The idea of a murderous robot doll may be dumb, but there’s a sincere emotional component that makes “M3GAN,” a PG-13 sci-fi horror movie from director Gerard Johnstone and screenwriter Akela Cooper, a bit surprising. It feels like the type of film that critics will love but audiences will find mediocre because it doesn’t quite deliver on expectations. This isn’t a straight-up, bloody slasher flick until the very end, and those expecting traditional jump scares and gore will be disappointed.

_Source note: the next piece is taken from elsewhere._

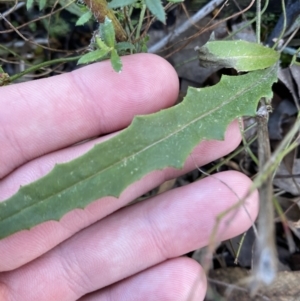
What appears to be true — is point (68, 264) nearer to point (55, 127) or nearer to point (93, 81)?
point (55, 127)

Gemma (Allison Williams) is a brilliant robot creator for a major toy company. She is a workaholic who has been secretly designing lifelike dolls that use a very high tech level of artificial intelligence. When Gemma suddenly becomes the caretaker of her orphaned niece Cady (Violet McGraw), it’s clear that she has no idea how to be a parent. With demands at work mounting and an 8-year-old in desperate need of attention, Gemma decides to test her M3GAN prototype by using it to be a best friend to Cady. The two are soon bonded, and M3GAN will do anything to protect her new human best friend. Emphasis on anything.

It’s a silly story that’s totally predictable, and Johnstone sets a nice balance between a scary and tongue-in-cheek tone. The first half of the film is a little slow but the story is strong, and it’s satisfying when M3GAN becomes completely unhinged and goes on a killing rampage. You’ll know what’s coming, and it’s worth the wait when it does.

Even better, M3GAN is a terrifically bizarre and genuinely frightening villain. She puts real people in situations of peril, and it doesn’t end well for many of them. Her wide eyes and plastic-looking skin is creepy looking, and even the robot’s frozen, resting pose is unsettling. M3GAN is not only terrifying in theory, but on the surface as well.

The film has effective messaging in its cautionary tale, too, issuing a warning of what can happen when we give into our natural tendencies and eschew meaningful human interaction and hands-on parenting for the sake of convenience. “M3GAN” will make you think twice about letting that computer game or toy replace actually talking to your family.

Johnstone’s film has a good sense of humor and he embraces the absurdity, but doesn’t take it far enough. When his villain becomes completely deranged and goes berserk, it’s when the movie finally finds its horror roots.

“M3GAN” is entertaining enough for a mild recommendation. The film is corny, but in a good way.